“How goes what?” asked Maud, who was not entirely in favour of the young lady, being herself of the type that can’t quite understand the flapper motif.
“Oh, the detective business in general. It intrigues me, you know. I sometimes think I’ll take a correspondence course in Sherlocking.”
“What are you doing to-day?” Lora said, pleasantly. “Why aren’t you at the McClellan’s tea?”
“Nixie on the switch! I like the subject I started better. And you needn’t scorn me so. I could a tale unfold....”
Annoyed beyond measure by this impudent minx, I rose and sauntered toward the house door.
But Lora had evidently caught a note of reality in the girl’s voice, for she said, almost sharply, “What do you know, Posy? If you know anything concerning the matter, it is your duty to tell of it.”

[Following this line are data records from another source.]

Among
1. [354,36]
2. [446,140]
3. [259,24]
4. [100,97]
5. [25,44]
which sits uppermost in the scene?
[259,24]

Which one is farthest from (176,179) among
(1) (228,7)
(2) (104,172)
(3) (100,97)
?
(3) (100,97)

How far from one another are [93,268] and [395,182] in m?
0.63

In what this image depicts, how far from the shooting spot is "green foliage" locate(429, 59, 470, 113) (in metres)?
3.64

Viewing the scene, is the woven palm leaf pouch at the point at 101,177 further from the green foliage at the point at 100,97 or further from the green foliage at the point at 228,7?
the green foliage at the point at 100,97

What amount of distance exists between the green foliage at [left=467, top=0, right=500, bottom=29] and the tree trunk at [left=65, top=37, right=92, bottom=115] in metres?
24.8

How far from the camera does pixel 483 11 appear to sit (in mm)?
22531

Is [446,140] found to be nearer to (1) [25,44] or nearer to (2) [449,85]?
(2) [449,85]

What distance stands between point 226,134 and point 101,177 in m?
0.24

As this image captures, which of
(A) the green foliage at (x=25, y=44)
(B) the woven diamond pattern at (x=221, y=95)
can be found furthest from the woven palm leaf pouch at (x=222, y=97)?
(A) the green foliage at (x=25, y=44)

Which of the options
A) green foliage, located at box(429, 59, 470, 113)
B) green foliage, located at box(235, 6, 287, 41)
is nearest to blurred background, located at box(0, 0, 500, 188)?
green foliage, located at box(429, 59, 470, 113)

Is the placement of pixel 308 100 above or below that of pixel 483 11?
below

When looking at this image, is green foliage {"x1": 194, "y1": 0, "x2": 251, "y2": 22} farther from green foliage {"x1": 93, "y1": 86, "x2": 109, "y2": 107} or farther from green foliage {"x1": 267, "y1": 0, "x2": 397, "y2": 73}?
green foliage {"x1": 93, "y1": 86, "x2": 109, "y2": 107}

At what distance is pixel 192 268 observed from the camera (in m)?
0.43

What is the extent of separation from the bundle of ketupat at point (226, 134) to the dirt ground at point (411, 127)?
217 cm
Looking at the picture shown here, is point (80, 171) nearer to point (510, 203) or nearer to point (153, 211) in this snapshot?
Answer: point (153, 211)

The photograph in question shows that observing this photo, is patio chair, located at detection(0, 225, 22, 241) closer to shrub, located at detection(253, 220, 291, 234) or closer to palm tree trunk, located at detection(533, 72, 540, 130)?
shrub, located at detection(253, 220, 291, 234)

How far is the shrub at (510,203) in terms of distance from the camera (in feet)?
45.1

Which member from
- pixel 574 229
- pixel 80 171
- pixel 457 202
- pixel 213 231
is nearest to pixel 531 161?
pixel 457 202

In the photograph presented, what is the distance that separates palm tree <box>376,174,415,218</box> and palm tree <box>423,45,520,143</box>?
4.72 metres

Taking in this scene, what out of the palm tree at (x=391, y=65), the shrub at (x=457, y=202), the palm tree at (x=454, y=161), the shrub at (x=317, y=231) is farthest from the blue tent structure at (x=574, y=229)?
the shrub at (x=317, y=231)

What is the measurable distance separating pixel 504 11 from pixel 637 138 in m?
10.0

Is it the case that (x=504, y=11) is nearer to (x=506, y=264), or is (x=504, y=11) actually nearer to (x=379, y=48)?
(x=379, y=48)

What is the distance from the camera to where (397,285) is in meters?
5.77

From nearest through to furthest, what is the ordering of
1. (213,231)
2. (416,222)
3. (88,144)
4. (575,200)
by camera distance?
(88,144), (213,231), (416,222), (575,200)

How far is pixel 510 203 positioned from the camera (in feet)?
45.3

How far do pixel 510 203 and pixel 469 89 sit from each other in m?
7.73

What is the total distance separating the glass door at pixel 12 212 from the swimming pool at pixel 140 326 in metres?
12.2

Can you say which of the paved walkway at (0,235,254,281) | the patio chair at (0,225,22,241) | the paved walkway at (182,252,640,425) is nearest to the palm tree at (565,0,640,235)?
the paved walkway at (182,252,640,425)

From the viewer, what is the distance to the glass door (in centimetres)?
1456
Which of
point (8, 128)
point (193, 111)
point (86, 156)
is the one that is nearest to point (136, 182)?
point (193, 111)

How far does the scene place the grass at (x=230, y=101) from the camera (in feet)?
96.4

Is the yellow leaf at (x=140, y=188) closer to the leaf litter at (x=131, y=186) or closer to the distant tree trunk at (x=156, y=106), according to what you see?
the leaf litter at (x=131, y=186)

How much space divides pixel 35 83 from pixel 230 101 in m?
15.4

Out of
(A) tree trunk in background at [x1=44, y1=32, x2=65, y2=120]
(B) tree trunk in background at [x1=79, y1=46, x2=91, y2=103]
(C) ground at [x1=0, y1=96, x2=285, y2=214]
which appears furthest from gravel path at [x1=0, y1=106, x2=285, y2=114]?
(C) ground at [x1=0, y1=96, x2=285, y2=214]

“I’d rather tell Mr. Moore,” she put on an air of importance. “He is at the head of the investigation, I assume.”
Lora smiled, in spite of herself, at the chit’s manner, but she only said, suavely:
“As a good wife, I am my husband’s helpmeet in all his business. And I assure you it will be better to tell me and let me pass it on to him, for he’s gone out, and I don’t know when he’ll get home again.”
“Do tell us,” Maud urged, helpfully. “We are all intrigued, as you say, with the case, and your assistance might prove invaluable.”